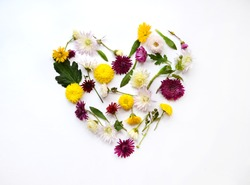 Heart made of flowers on white bright background, flat lay, top view. Spring concept. Pattern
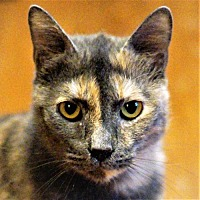 Adopt A Pet :: Lucy (Cat 8 yrs) - Bealeton, VA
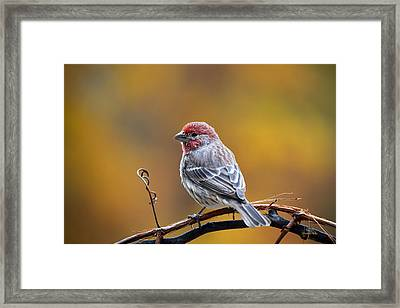 Fall Finch Framed Print by Christina Rollo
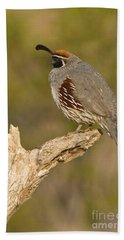 Beach Towel featuring the photograph Quail On A Stick by Bryan Keil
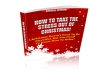 Give You How To Take The Stress Out Of Christmas eBook, Include PLR License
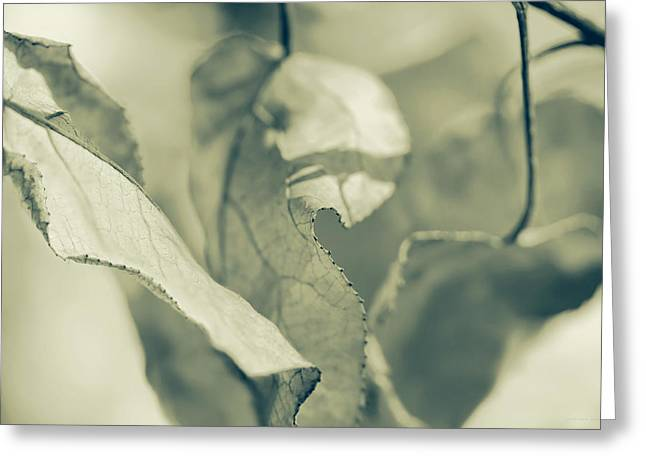 Nature's Leaves Abstract Green Greeting Card by Jennie Marie Schell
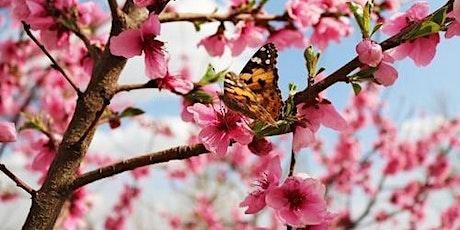 Spring Self-Care Urban Meditation Retreat with Consciousness Explorers Club tickets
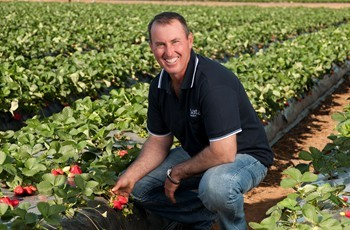 Pinata Farms' strawberry farm manager Jason Dipple
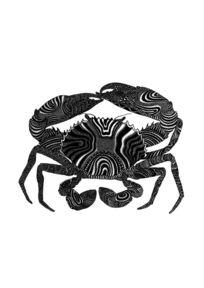 螃蟹 PSD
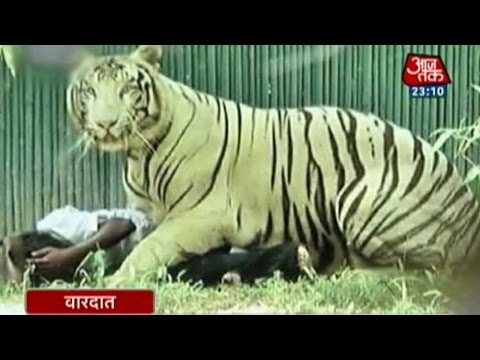 Vardaat: When the white tiger got provoked in 2.25 minutes (PT-1)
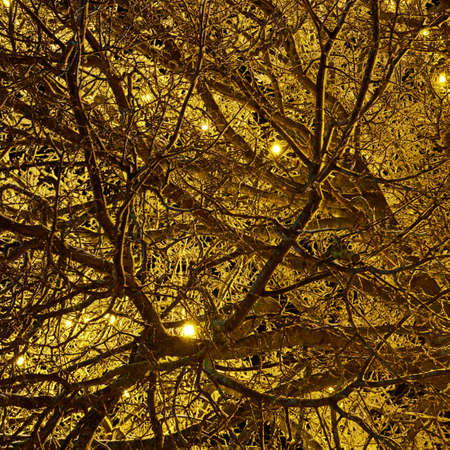 Outdoor tree branches decorated with yellow christmas lights as a festive abstract background composition photo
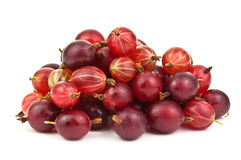 Ripe gooseberries Royalty Free Stock Image
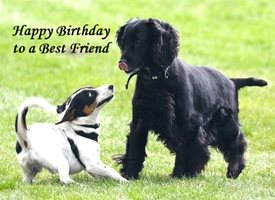 Birthday  Best Friend Dog Cute Spaniel Jack Russell personalised online greeting card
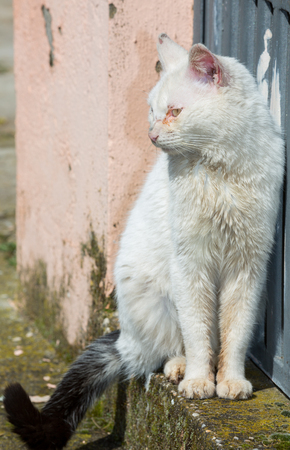 carelessness: Closeup of white cat head with sick eyes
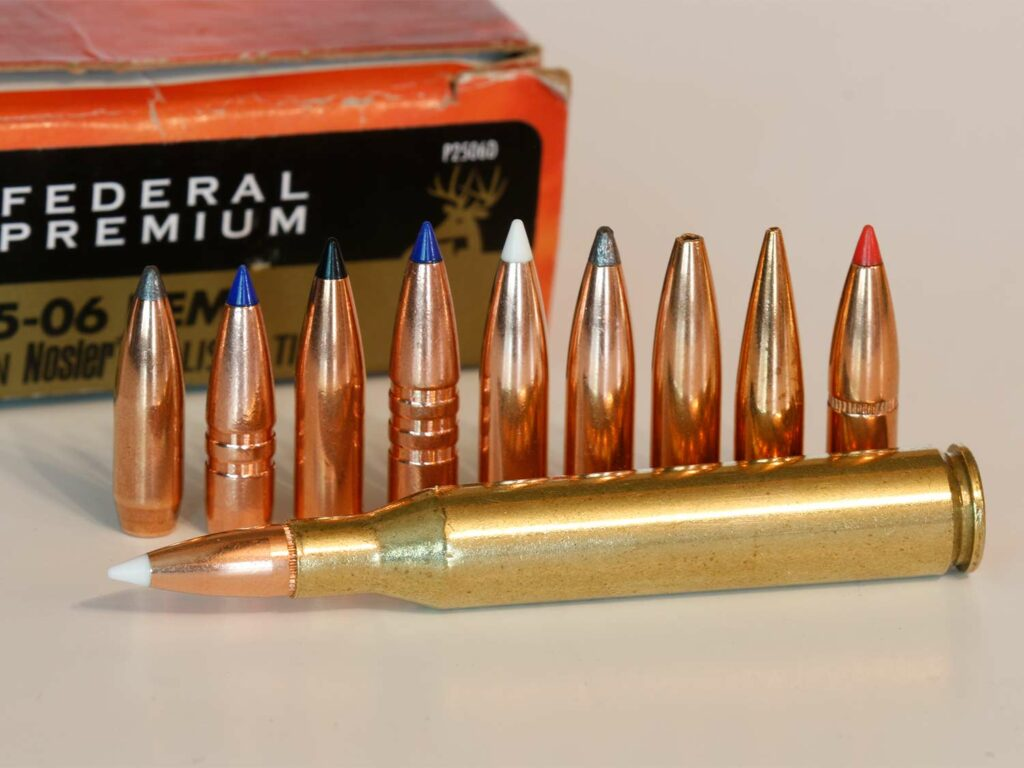 A lineup of rifle bullets next to a cartridge.
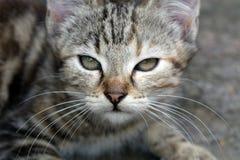 Gatito de Mourao imagen de archivo libre de regalías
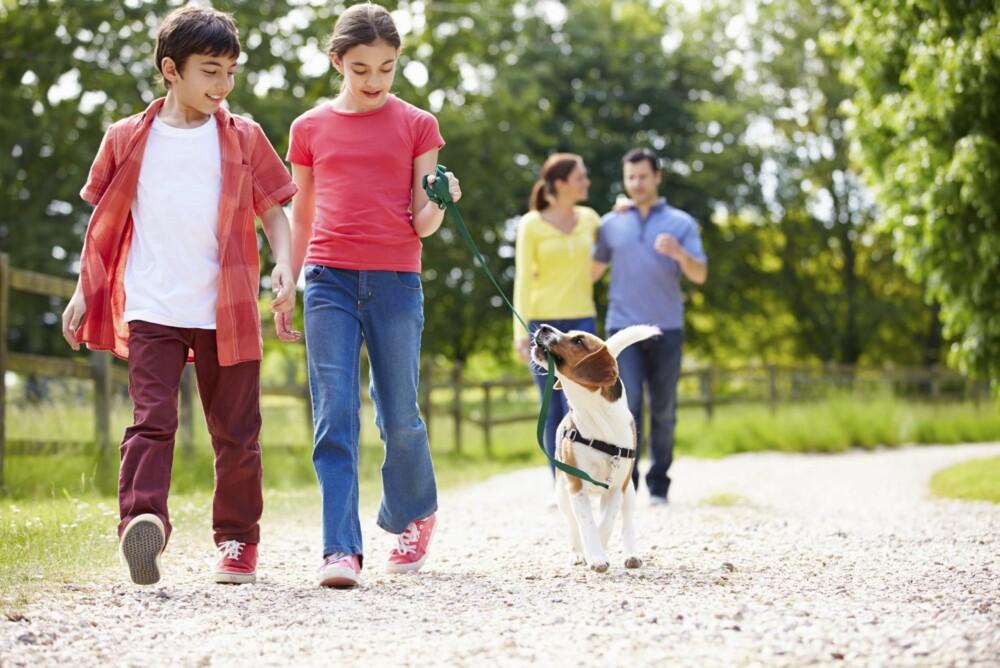 HARMONISK: Hvis du og barna dine lærer dere å lese hundens signaler, vil det ikke oppstå farlige situasjoner.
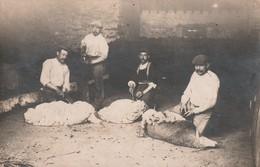 CARTE PHOTO  (28) - Tonte De Mouton (entre Roinville Et Auneau) - Non Classés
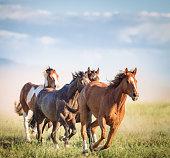 istock Galloping wild horses 1290560472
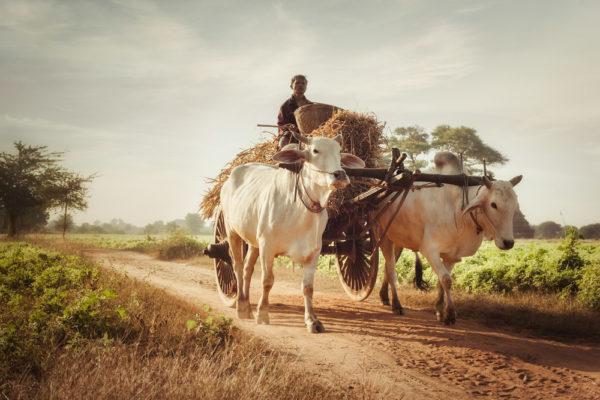 Die Rohingya sind eine muslimische Minderheit im überwiegend buddhistischen Myanmar (ehemals Birma oder Burma genannt). (Foto Shutterstock)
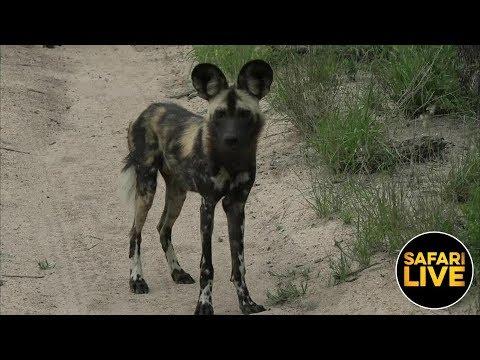 safariLIVE - Sunrise Safari - January 20, 2019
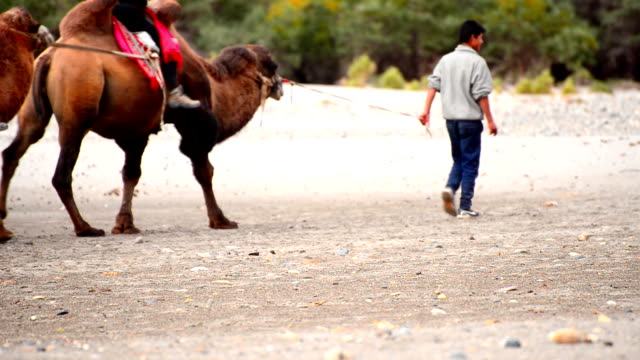 tourist camel riding pass video
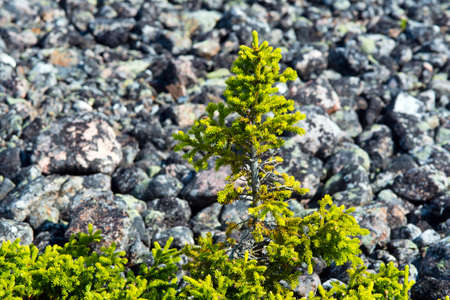 firtree: fir-tree in a taiga against stones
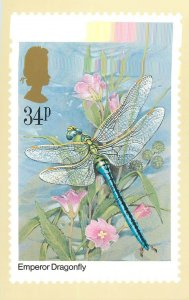 British stamp on Postcard Insects Emperor Dragonfly Gordon Beningfield design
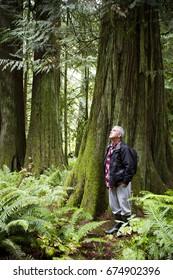MacMillan Provincial Park is a provincial park near Port Alberni on Vancouver Island in British Columbia, Canada.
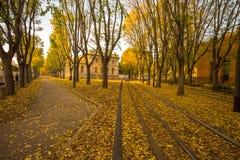 Φθινόπωρο στις οδούς του Μιλάνου, Ιταλία Στοκ Φωτογραφία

---*---

TASK DIRECTIONS |
After locating the line containing "HARMONISK: Hvis du" in the entries above, return it and every line after it exactly, ending at the line containing "MacMillan Provincial Park", without pictures.

OUTPUT OF THE EXERCISE |
 HARMONISK: Hvis du og barna dine lærer dere å lese hundens signaler, vil det ikke oppstå farlige situasjoner.
 CARTE PHOTO  (28) - Tonte De Mouton (entre Roinville Et Auneau) - Non Classés
 istock Galloping wild horses 1290560472
 Die Rohingya sind eine muslimische Minderheit im überwiegend buddhistischen Myanmar (ehemals Birma oder Burma genannt). (Foto Shutterstock)
 safariLIVE - Sunrise Safari - January 20, 2019
 tourist camel riding pass video
 firtree: fir-tree in a taiga against stones
 British stamp on Postcard Insects Emperor Dragonfly Gordon Beningfield design
MacMillan Provincial Park is a provincial park near Port Alberni on Vancouver Island in British Columbia, Canada.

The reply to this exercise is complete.